On Friday night, US 10-year yields popped higher.
On Friday, NZ yields dipped on increased speculation of rate cuts across the Tasman.
The market now prices more than 30 bps of cuts from the RBA by mid next year.
Ultimately, however, NZ swaps closed down only 1bps across the curve after payers emerged into the afternoon. NZ 2 and 5-year swap sit at 3.85% and 4.08% respectively. The 2-10s curve trades at 45 bps.
The strength in Friday night’s Nov US payrolls report adds conviction to two of our central views.

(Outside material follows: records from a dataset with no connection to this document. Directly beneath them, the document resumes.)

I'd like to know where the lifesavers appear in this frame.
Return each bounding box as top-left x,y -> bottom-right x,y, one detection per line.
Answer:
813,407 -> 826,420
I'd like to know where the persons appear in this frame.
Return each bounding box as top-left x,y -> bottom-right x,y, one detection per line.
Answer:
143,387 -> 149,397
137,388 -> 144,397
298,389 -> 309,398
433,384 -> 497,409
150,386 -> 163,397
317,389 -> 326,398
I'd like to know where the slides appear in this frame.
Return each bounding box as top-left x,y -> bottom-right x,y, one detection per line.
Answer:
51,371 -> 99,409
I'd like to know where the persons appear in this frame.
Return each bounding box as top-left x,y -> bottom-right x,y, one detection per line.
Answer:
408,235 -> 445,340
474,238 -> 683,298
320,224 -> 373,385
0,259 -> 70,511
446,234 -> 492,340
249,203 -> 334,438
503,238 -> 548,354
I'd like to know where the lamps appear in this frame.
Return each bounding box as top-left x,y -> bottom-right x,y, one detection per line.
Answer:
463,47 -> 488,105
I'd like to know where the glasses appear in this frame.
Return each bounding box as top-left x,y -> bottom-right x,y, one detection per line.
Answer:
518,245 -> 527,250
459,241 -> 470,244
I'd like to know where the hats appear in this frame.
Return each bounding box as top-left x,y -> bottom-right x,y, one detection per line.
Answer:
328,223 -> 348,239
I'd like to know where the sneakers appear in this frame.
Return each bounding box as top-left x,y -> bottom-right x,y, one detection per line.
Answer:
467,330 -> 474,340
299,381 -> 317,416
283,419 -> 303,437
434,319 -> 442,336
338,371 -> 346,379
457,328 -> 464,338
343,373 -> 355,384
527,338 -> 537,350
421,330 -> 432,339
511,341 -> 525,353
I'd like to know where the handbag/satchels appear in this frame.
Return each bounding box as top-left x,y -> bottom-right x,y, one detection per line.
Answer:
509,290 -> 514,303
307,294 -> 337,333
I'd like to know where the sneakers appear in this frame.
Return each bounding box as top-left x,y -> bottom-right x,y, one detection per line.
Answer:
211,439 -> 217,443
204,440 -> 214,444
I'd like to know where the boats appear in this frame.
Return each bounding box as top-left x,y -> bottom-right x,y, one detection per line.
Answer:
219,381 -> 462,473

One, the Fed will drop the “considerable time” phrase at its 17 Dec meeting, which it has used to delineate the time between the end of QE and the start of rate hikes.
Two, we expect the Fed to begin to raise rates mid next year, a little ahead of the market that is pricing a Q3 hike.
US 2-year yields popped from 0.55% to end the week at 0.64%. 10-year equivalents pushed up from 2.26% to end the week around 2.31%. Even German 10-year yields managed a jump from 0.76% to 0.78%. Aussie bond futures followed the directional move. We therefore expect NZ yields (particularly at the long-end) to open higher today.
Domestically today we have manufacturing data released, but this week’s highlight will be Thursday’s RBNZ meeting. Here we expect the Bank to maintain a subtle tightening bias but likely flatten its projected 90-day bank bill track.